Fans have speculated for ages that Roger Clemens was suffering 'roid rage when he threw that bat against Mike Piazza in the 2000 World Series. But now Clemens is not the only person in that rivalry accused of using performance-enhancing drugs.
In his new book about Clemens, "The Rocket That Fell To Earth", which comes out today, Jeff Pearlman writes that:
"According to several sources, when the subject of performance enhancing was broached with reporters he especially trusted, Piazza fessed up.Pearlman, who writes about Piazza in the book's chapter on the 2000 World Series, continues:
"Sure, I use," he told one. "But in limited doses, and not all that often." (Piazza has denied using performance-enhancing drugs, but there has always been speculation.)"
"Whether or not it was Piazza's intent, the tactic was brilliant: By letting the media know, off the record, Piazza made the information that much harder to report.

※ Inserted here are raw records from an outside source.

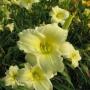 Oakes-Daylilies-Miss-Amelia-daylily-004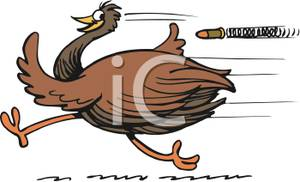 Cartoon emu clipart.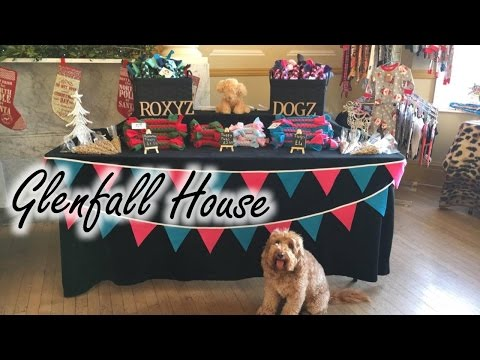 Christmas Dog Dance – Glenfall House Vlog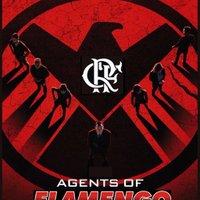 Agent of Flamengo (@RCSaraiva) Twitter profile photo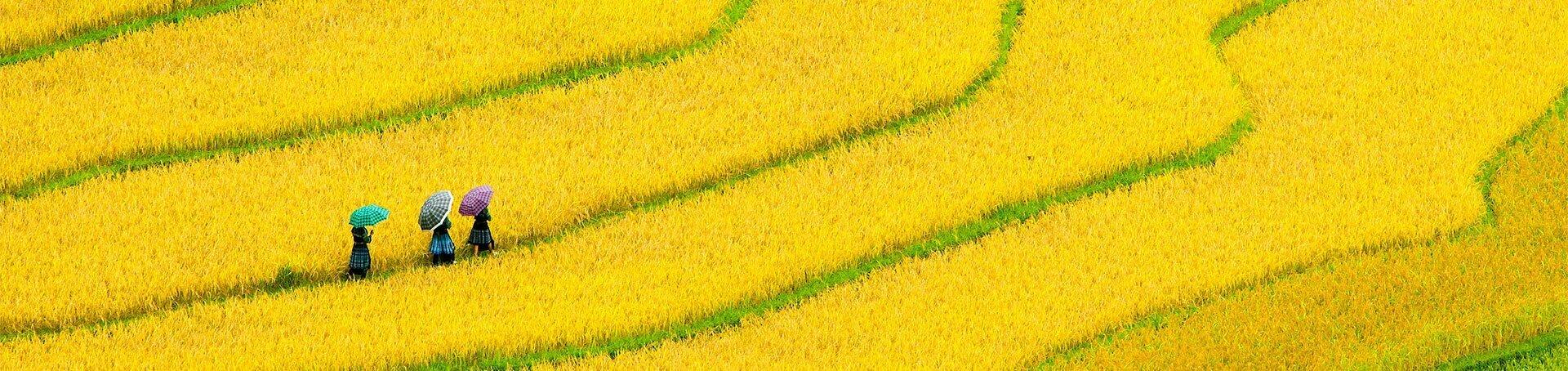 Trois femmes tenant des parapluies dans un champ aux teintes jaunes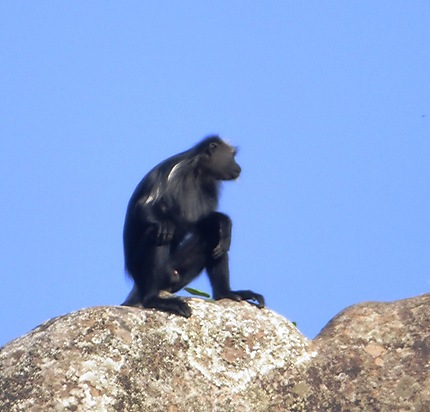 Colobe noir blanc de Guinée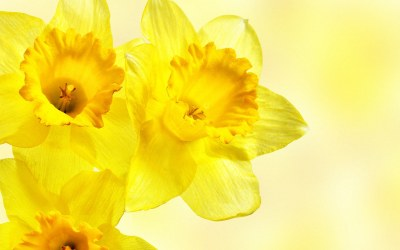 Yellow Flower HD Wallpapers   Full HD Pictures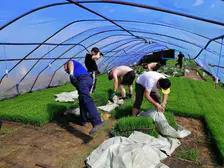 撸袖发力、奋战旺季——为春耕生产一线的员工点赞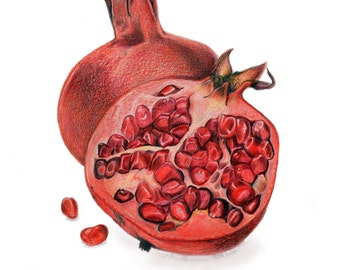Original Illustration - Pomegranates - Colored Pencil - Red - Unique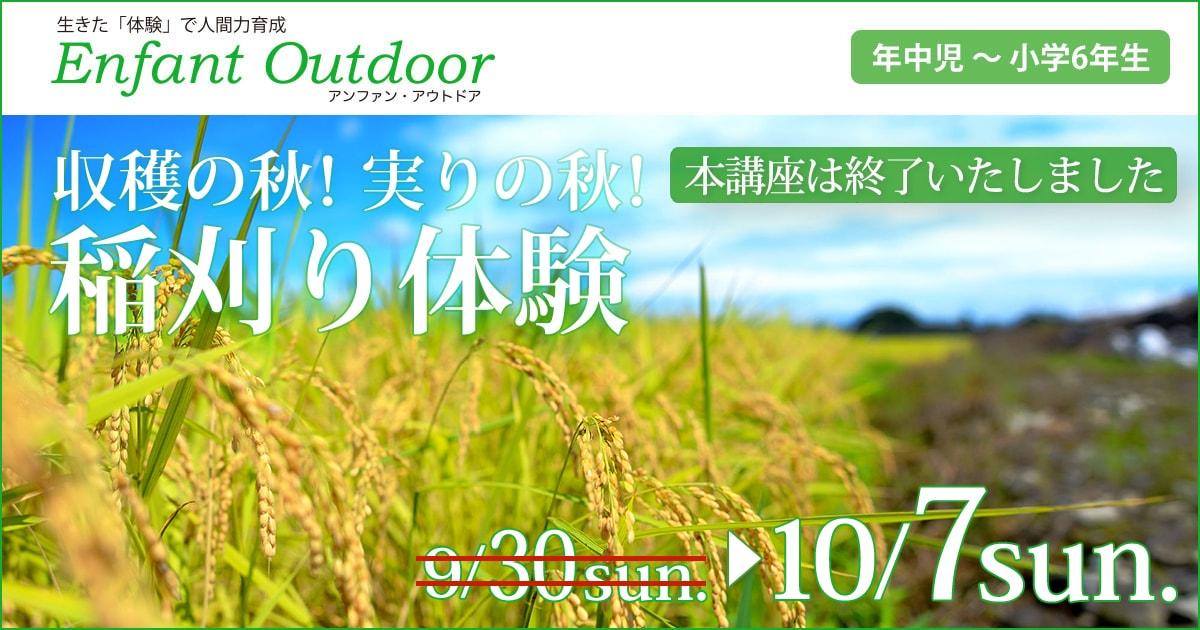 〈年中児・年長児・小学生〉収穫の秋!実りの秋!「稲刈り体験」〜荒天が予想されるため 日程順延しました〜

Writers saw his bulging muscles, his acne-covered back. They certainly heard the under-the-breath comments from other major league players, some who considered Piazza's success to be 100 percent chemically delivered."Former Boston Red Sox first baseman Reggie Jefferson tells Pearlman, "He's a guy who did it, and everybody knows it. It's amazing how all these names, like Roger Clemens, are brought up, yet Mike Piazza goes untouched."
Another veteran player agreed, saying, "There was nothing more obvious than Mike on steroids."
According to Pearlman, when that player is asked what are the odds, on a scale of 1 to 10, that Piazza had used PEDs, the player replies:
"A 12," he says. "Maybe even a 13."Yikes!
You can read more details in Pearlman's book, "The Rocket That Fell To Earth," a book I highly recommend. It is a balanced biography of Clemens. I will do a full-scale review of the book later this week.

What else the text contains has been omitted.